TEXT UNDER STUDY section start

This column is on basic guitar accompaniment. The goal of this lesson will be to give the beginner the skills needed to play many common guitar accompaniment parts, and to give the intermediate player some valuable review.
Listed below are the five open major chords normally learned first by students. On the diagrams, the vertical lines represent the strings of the guitar, the horizontal lines represent the frets, and the dots represent where to place your fingers. A "0" written above a string indicates that this string is to be played open. If a string isn't fingered, and doesn't have a "0" above it, don't sound it at all.
Begin by forming a chord. Be sure your fingers are on their tips so that you allow adjacent strings to ring clearly. then, with your picking hand, play the strings one at a time, making sure each string sounds clearly. If a string doesn't sound, or is "buzzing," re-adjust your fingers and try again. The two most common reasons a string won't sound clear are (1) you're not pressing hard enough, or (2) a finger on an adjacent string is touching the unclear string, and deadening it or causing it to buzz. One useful tip: when possible, place the fretting finger right next to the higher fret. This will allow you to use less strength to depress the string. After you're sure each string sounds clear individually, strum all the strings of the chord together.

TEXT UNDER STUDY section end

REQUIRED WORK
1/ Answer these questions from the guitar accompaniment lesson:
(a) How many open major chords are listed?
(b) On the diagrams, what do the horizontal lines represent?
(c) What are the two most common reasons a string won't sound clear?
2/ From the guitar accompaniment lesson, set down the passage between "This column is" and "sound it at all.", inclusive.
3/ Decide whether each statement agrees with the guitar accompaniment lesson. Answer yes or no, and quote the words that decide it.
(a) The lesson is meant only for beginners.
(b) A string that isn't fingered and has no "0" above it should not be played.
(c) Placing the fretting finger next to the higher fret requires more strength.

SOURCE INFORMATION section start

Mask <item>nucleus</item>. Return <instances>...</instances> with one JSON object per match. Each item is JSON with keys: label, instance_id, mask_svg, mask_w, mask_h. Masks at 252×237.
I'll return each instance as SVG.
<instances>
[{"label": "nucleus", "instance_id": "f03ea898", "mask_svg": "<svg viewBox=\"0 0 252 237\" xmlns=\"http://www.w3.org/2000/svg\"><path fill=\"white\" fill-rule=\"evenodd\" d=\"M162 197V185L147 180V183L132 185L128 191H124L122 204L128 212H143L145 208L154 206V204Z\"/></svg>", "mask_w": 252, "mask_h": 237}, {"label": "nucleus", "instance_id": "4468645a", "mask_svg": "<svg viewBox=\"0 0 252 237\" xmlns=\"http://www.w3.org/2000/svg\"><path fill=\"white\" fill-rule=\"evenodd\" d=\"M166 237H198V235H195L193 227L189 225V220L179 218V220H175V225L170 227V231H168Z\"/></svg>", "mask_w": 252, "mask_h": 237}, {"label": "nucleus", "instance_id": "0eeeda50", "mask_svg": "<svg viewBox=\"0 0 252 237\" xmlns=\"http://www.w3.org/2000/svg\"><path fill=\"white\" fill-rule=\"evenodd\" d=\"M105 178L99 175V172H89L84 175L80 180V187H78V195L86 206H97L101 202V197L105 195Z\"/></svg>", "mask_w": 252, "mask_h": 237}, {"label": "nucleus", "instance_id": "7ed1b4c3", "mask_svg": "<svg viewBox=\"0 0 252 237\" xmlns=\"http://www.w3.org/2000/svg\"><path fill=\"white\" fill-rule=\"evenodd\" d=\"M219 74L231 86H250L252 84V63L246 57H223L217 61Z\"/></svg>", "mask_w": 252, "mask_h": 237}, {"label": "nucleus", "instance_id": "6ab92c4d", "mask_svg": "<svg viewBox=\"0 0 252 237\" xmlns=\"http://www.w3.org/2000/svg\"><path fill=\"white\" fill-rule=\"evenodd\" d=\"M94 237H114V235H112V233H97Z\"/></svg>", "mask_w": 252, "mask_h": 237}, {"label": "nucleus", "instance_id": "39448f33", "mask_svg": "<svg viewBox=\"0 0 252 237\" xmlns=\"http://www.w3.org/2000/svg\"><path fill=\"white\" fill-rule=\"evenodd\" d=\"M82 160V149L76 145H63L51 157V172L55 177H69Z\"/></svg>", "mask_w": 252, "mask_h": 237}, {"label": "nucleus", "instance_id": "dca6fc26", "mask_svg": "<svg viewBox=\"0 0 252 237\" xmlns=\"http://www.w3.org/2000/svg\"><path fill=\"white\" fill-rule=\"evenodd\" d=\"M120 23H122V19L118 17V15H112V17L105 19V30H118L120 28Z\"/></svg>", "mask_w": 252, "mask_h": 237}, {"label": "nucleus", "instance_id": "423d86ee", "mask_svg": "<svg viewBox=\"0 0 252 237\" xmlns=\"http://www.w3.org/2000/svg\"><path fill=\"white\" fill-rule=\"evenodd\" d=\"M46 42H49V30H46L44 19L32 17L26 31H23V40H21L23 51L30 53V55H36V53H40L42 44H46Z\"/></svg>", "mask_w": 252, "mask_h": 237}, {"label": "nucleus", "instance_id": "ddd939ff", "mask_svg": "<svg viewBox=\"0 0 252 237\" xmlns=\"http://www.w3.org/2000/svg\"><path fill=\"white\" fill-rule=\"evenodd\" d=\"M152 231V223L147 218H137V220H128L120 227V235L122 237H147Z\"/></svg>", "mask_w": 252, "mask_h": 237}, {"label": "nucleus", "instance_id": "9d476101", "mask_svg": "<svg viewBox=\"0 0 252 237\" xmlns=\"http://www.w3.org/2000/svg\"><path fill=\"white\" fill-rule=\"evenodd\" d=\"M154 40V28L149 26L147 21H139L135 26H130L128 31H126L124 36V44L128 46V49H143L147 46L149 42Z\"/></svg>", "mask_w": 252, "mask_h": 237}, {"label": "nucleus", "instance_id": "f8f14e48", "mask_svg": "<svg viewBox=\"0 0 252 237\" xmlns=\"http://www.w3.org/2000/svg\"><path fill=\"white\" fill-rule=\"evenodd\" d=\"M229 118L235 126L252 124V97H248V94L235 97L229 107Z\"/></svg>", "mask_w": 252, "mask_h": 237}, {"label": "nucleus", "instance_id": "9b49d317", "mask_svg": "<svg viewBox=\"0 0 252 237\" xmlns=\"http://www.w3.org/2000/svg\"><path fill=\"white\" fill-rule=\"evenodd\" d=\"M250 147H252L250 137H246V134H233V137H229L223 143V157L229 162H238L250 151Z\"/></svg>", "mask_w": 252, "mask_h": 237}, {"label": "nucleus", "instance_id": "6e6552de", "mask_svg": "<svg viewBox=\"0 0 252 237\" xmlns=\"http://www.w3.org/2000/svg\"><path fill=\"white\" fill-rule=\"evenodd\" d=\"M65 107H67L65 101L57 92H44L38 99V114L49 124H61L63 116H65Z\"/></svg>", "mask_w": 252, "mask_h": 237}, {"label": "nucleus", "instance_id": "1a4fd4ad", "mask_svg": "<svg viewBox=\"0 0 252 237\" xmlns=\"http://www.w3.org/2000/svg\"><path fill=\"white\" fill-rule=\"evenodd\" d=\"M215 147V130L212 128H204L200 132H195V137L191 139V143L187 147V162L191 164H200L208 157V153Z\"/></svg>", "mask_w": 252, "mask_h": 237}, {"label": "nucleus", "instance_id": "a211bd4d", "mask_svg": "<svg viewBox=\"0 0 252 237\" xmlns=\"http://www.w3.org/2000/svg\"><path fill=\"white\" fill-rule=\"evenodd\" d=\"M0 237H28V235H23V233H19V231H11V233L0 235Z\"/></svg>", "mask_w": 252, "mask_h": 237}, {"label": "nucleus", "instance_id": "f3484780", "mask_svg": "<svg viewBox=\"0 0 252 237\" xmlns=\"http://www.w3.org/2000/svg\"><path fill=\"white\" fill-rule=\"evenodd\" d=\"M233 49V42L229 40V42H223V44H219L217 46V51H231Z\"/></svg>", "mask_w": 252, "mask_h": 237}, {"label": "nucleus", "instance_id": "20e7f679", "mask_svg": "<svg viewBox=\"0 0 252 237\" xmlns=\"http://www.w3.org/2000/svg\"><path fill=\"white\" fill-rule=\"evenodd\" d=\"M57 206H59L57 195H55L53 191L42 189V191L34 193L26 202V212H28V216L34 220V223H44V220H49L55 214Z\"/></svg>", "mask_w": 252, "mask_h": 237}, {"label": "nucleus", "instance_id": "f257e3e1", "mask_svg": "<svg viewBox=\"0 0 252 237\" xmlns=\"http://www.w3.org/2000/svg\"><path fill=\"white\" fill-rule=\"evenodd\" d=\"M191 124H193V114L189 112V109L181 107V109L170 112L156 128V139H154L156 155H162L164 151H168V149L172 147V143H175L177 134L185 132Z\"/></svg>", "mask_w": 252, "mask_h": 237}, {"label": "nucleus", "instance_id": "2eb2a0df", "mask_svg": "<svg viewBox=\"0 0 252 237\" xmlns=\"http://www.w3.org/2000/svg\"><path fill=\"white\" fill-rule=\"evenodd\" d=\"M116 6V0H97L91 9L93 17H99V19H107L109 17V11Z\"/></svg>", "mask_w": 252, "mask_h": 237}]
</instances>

SOURCE INFORMATION section end

WRITTEN RESPONSES
1/
(a) Five.
(b) The frets.
(c) You're not pressing hard enough, or a finger on an adjacent string is touching the unclear string, deadening it or causing it to buzz.

2/
This column is on basic guitar accompaniment. The goal of this lesson will be to give the beginner the skills needed to play many common guitar accompaniment parts, and to give the intermediate player some valuable review.
Listed below are the five open major chords normally learned first by students. On the diagrams, the vertical lines represent the strings of the guitar, the horizontal lines represent the frets, and the dots represent where to place your fingers. A "0" written above a string indicates that this string is to be played open. If a string isn't fingered, and doesn't have a "0" above it, don't sound it at all.

3/
(a) No: "to give the beginner the skills needed to play many common guitar accompaniment parts, and to give the intermediate player some valuable review."
(b) Yes: "If a string isn't fingered, and doesn't have a "0" above it, don't sound it at all."
(c) No: "This will allow you to use less strength to depress the string."